Quoi qu'il en soit, ce qui s'est passé est une honte pour les États-Unis, un jour qui rougira pour rappeler et tacher à jamais la mémoire d'un populiste qui n'aurait jamais dû devenir président des États-Unis et qui l'a ternie par son comportement. Une autre question est de savoir pourquoi il y est parvenu et cela devrait faire réfléchir Biden sur la nécessité de guérir les blessures profondes que la société américaine montre causées par le virus, les injustices raciales et les inégalités croissantes qui sont à la base même du populisme qui a élevé Donald Trump à une position bien au-delà de ses capacités.

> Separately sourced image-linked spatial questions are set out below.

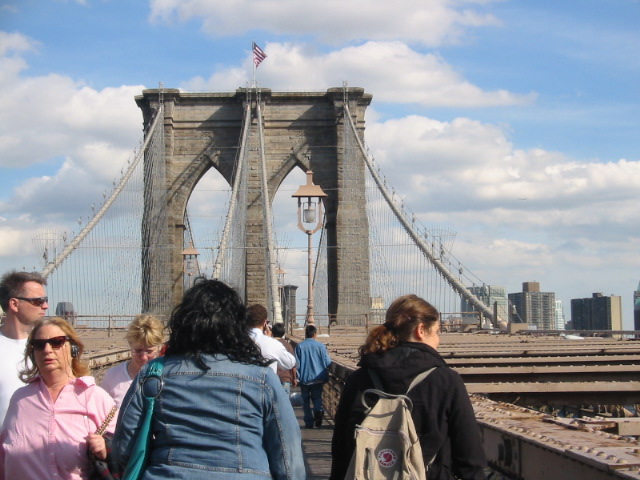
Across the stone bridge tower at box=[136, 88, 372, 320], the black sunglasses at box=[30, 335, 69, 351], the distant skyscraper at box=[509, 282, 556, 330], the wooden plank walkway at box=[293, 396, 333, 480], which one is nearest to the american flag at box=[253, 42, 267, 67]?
the stone bridge tower at box=[136, 88, 372, 320]

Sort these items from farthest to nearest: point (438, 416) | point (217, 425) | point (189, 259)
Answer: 1. point (189, 259)
2. point (438, 416)
3. point (217, 425)

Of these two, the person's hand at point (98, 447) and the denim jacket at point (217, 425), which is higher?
the denim jacket at point (217, 425)

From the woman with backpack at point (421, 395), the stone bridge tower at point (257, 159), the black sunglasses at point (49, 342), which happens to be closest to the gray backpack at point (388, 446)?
the woman with backpack at point (421, 395)

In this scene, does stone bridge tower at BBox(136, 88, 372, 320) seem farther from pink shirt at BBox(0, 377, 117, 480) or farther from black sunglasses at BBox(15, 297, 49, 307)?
pink shirt at BBox(0, 377, 117, 480)

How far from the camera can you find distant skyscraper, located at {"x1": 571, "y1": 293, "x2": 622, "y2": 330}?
189 feet

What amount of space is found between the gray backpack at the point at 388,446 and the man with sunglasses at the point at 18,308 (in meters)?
1.85

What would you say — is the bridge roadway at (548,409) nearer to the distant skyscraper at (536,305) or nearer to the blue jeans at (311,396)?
the blue jeans at (311,396)

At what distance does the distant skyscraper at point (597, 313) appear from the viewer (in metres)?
57.7

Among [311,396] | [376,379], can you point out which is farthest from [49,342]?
[311,396]

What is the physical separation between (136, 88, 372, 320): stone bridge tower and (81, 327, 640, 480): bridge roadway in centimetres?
2390

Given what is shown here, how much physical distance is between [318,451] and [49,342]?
5.74m

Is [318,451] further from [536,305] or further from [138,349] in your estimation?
[536,305]

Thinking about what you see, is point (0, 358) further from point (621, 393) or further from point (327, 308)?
point (327, 308)

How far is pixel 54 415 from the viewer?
3.75 m
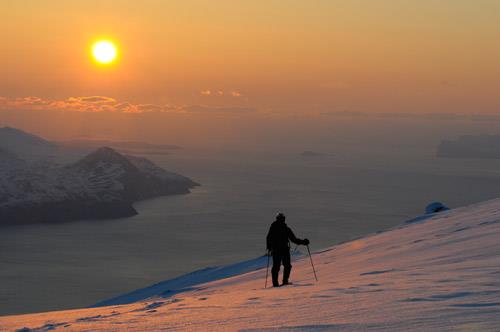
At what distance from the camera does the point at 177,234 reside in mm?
125812

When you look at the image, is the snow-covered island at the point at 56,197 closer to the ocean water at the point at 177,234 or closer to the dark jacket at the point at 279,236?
the ocean water at the point at 177,234

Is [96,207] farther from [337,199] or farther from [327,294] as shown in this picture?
[327,294]

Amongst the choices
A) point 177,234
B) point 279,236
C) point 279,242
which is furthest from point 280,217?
point 177,234

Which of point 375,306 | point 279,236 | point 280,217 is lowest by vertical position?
point 375,306

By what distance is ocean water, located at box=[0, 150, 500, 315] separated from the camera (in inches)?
3260

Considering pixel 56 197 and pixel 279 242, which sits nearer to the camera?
pixel 279 242

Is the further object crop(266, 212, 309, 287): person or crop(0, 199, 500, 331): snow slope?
crop(266, 212, 309, 287): person

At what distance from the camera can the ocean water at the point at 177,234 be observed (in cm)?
8281

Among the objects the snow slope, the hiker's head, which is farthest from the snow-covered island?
the snow slope

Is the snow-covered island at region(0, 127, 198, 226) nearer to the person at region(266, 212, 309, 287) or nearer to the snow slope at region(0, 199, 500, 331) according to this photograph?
the person at region(266, 212, 309, 287)

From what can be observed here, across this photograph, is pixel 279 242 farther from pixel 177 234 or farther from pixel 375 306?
pixel 177 234

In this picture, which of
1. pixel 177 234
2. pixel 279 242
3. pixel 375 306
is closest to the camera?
pixel 375 306

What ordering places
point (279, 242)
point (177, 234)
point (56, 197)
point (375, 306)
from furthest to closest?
point (56, 197) → point (177, 234) → point (279, 242) → point (375, 306)

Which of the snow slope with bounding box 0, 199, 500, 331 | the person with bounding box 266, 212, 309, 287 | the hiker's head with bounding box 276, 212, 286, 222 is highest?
the hiker's head with bounding box 276, 212, 286, 222
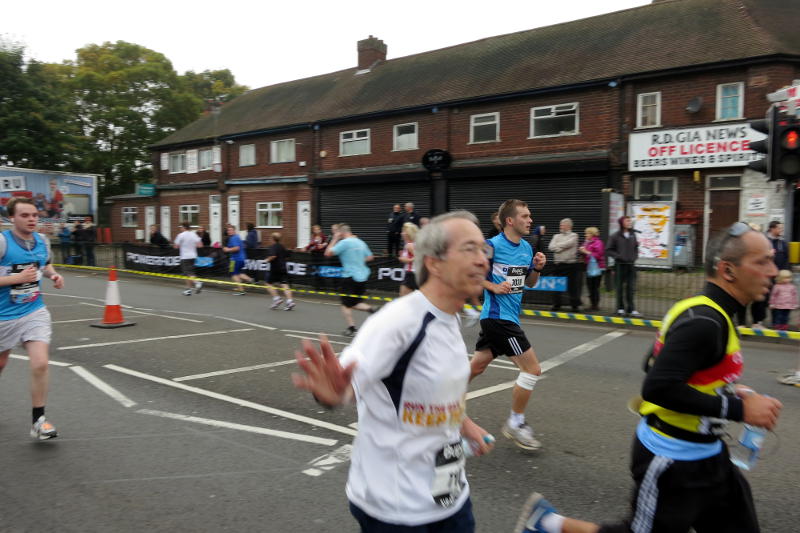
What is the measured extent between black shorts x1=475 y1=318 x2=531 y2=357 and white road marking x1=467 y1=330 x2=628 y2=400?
135 centimetres

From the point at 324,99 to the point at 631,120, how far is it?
55.0 ft

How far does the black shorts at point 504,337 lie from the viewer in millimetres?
4840

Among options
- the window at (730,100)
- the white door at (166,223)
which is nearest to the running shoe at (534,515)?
the window at (730,100)

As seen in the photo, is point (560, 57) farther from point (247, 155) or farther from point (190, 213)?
point (190, 213)

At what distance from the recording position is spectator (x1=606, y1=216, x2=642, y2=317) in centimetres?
1209

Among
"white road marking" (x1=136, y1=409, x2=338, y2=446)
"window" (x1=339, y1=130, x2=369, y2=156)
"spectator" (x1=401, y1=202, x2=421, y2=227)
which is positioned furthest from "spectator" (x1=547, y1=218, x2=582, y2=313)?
"window" (x1=339, y1=130, x2=369, y2=156)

Aujourd'hui, il ne suffit plus à Trump de céder le pouvoir quand il lui appartient, car je crois qu'il doit aussi répondre en tant qu'instigateur des émeutes d'hier au cours desquelles, ce n'est pas une blague, quatre personnes sont mortes, d'autres ont été blessées et le siège de la souveraineté populaire d'un grand pays a été irrémédiablement souillé, jetant une grande ombre sur la capacité de la plus grande démocratie de la planète à assurer une future coexistence civilisée.